Let's have a look at the sensor datasheet page 3. The sensor's output is able to source up to 1mA (minimum guaranteed) however the schematic at the bottom of the page shows the output can only sink a current of 65 µA.

Thus we have to be careful not to use a circuit that would require the sensor's output to sink more current than this. For example an inverting opamp configuration would need high value resistors.

So, consider an inverting opamp with a gain of 5/3. The positive input of the inverting opamp should be at midsupply, biased by resistors, to ensure the output range is correct. I'm trying not to give you a solution that's too easy, therefore no schematic!

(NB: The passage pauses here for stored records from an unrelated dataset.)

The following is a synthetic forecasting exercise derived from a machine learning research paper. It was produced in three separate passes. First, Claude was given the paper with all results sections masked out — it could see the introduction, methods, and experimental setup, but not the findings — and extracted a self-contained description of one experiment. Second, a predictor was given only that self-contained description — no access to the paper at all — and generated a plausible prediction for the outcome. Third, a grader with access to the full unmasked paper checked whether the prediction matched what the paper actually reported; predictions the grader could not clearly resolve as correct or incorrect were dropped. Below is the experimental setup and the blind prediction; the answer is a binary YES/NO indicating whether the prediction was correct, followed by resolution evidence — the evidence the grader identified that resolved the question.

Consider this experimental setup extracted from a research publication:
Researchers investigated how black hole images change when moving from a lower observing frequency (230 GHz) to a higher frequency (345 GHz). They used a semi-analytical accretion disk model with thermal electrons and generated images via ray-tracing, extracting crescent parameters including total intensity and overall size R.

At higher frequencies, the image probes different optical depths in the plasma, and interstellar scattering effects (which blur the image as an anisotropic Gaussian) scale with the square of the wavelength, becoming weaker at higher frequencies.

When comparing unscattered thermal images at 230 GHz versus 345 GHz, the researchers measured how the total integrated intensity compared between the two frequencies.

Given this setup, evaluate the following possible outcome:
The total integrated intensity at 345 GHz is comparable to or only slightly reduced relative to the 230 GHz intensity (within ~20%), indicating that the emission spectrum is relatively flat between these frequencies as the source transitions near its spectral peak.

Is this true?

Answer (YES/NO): NO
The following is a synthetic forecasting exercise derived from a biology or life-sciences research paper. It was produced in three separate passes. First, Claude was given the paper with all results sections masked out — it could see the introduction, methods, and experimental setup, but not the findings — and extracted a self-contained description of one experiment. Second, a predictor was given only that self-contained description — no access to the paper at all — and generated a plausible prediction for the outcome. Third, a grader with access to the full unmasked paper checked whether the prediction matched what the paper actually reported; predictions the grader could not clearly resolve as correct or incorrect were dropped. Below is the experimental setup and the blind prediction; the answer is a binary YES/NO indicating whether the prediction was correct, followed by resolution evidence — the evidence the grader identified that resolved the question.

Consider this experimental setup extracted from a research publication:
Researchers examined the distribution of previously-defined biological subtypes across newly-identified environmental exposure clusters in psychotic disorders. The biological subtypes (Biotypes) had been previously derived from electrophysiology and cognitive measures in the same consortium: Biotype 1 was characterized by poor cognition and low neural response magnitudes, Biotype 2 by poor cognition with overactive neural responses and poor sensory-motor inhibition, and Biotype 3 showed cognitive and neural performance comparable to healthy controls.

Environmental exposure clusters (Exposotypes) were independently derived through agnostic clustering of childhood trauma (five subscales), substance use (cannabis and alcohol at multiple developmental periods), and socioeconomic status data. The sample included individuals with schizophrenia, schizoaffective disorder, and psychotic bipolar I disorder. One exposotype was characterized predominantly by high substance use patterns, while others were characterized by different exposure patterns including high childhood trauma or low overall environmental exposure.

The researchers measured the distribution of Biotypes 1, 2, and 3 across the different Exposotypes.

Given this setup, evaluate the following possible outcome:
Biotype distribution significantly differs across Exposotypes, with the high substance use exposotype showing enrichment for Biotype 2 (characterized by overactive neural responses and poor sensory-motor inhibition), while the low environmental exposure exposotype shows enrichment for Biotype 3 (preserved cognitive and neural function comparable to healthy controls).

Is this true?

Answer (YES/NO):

Output voltage would be inverted (1-4V in to 5-0V out instead of 0-5V), but you can fix that in software, there is no reason to add another opamp to invert it again.

Now, calculate the max current that the sensor's output will have to sink when its output is 1V, depending on the opamp's feedback resistor. Pick a resistor value that doesn't exceed the 65µA limit (or let's be safe and say 30µA). This will probably need a FET opamp.

Now check opamp input current and noise due to resistors, and decide if you will add another opamp before as a voltage follower to be able to use lower value feedback resistors. Your call.

Opamps will need to be rail to rail output if supplied from 5V.

Note this is fine as an exercise but in a real design you wouldn't want to use the last fraction of volt near the rails, as rail to rail opamps performance does degrade a bit close to the rails... and in this case, adding an opamp isn't worth it since the signal is large enough for your ADC.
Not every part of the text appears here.